→ **Source information**

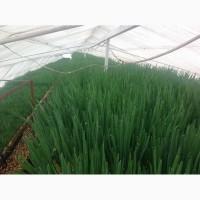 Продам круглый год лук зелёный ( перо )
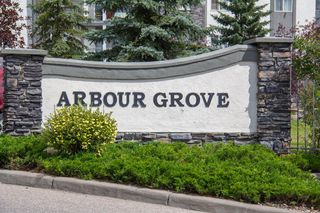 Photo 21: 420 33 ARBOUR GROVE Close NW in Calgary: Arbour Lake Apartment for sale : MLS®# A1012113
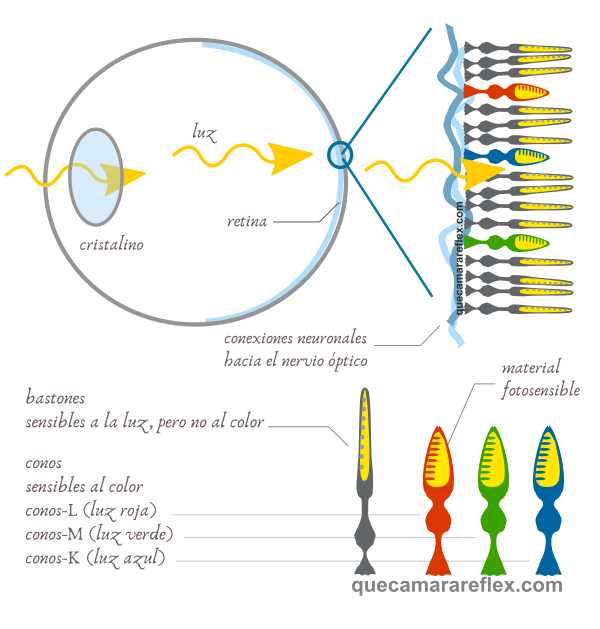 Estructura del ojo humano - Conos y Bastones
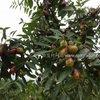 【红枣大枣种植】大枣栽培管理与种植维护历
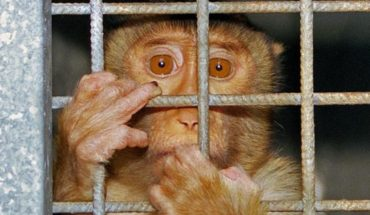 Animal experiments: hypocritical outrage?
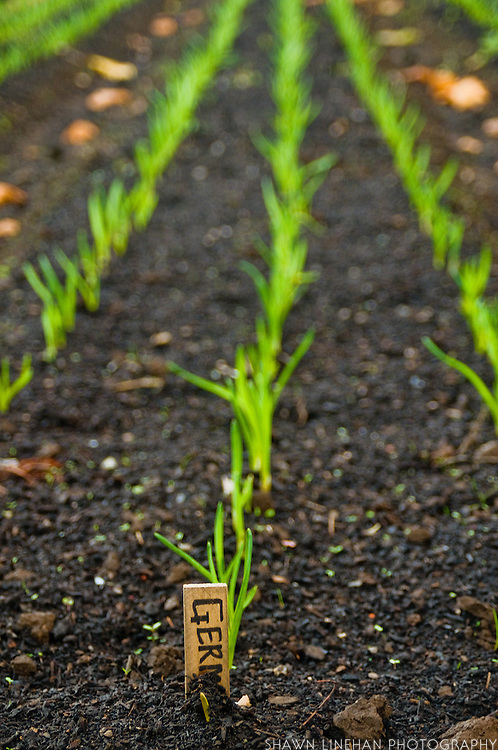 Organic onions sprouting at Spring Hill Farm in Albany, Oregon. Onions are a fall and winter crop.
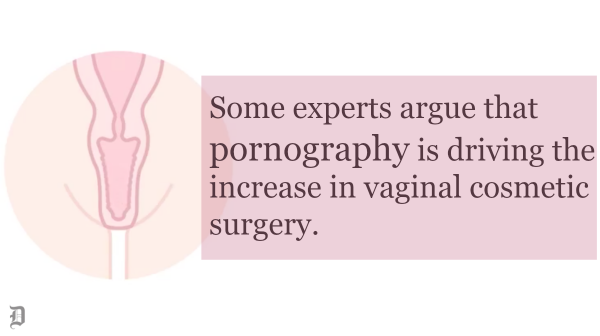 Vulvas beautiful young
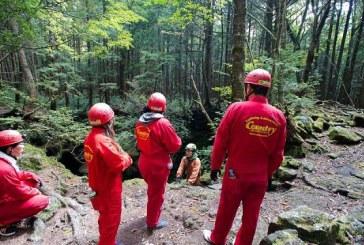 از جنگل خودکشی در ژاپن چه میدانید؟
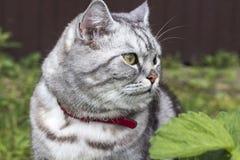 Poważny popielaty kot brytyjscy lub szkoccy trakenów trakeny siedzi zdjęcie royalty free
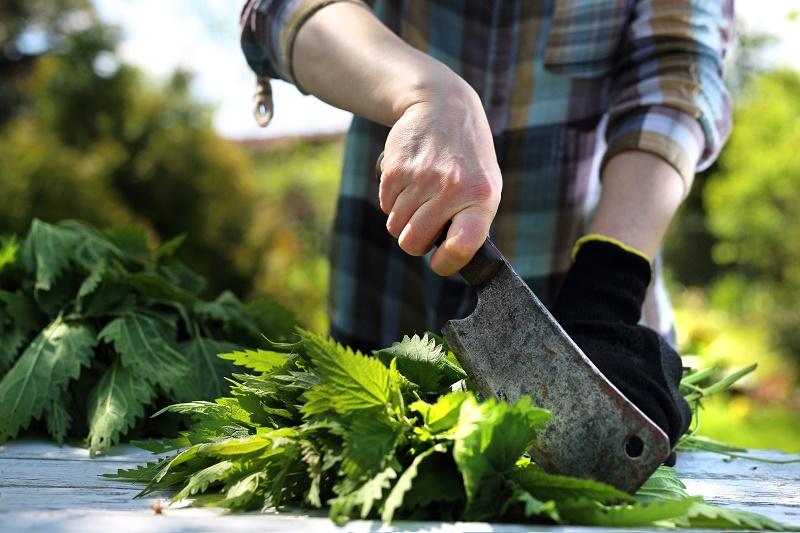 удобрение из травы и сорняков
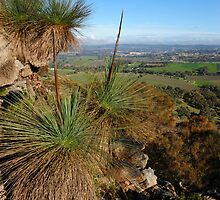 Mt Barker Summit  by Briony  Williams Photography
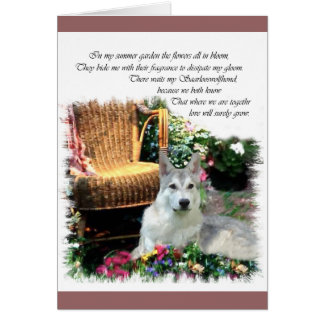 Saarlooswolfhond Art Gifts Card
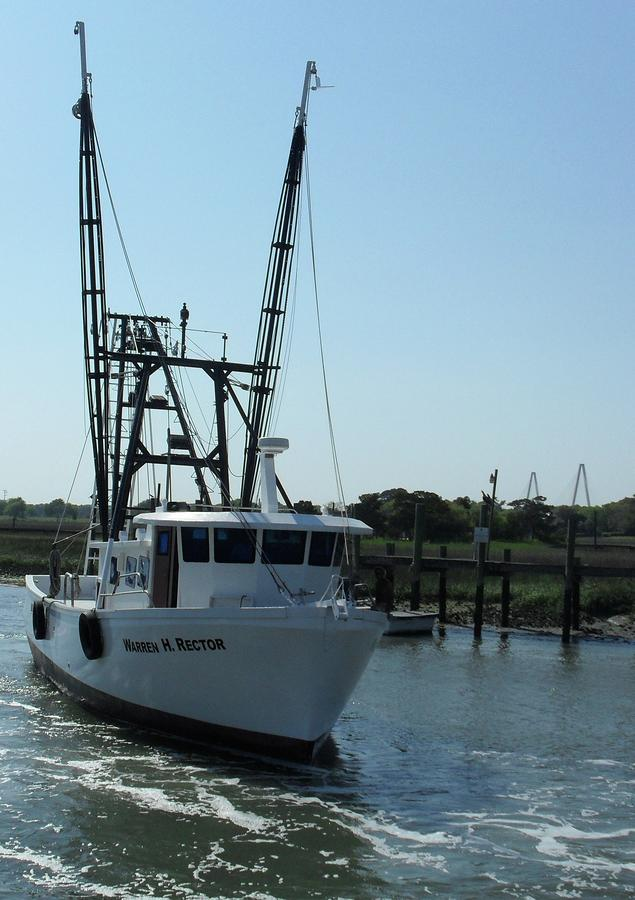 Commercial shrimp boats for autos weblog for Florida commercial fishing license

→ **Your goal**
With pictures left out, extract the lines from the one containing "Photo 21: 420" to the end of the material above, both included, exactly as written.

→ **Written response**
 Photo 21: 420 33 ARBOUR GROVE Close NW in Calgary: Arbour Lake Apartment for sale : MLS®# A1012113
 Estructura del ojo humano - Conos y Bastones
 【红枣大枣种植】大枣栽培管理与种植维护历
 Animal experiments: hypocritical outrage?
 Organic onions sprouting at Spring Hill Farm in Albany, Oregon. Onions are a fall and winter crop.
 Vulvas beautiful young
 از جنگل خودکشی در ژاپن چه میدانید؟
 Poważny popielaty kot brytyjscy lub szkoccy trakenów trakeny siedzi zdjęcie royalty free
 удобрение из травы и сорняков
 Mt Barker Summit  by Briony  Williams Photography
 Saarlooswolfhond Art Gifts Card
 Commercial shrimp boats for autos weblog for Florida commercial fishing license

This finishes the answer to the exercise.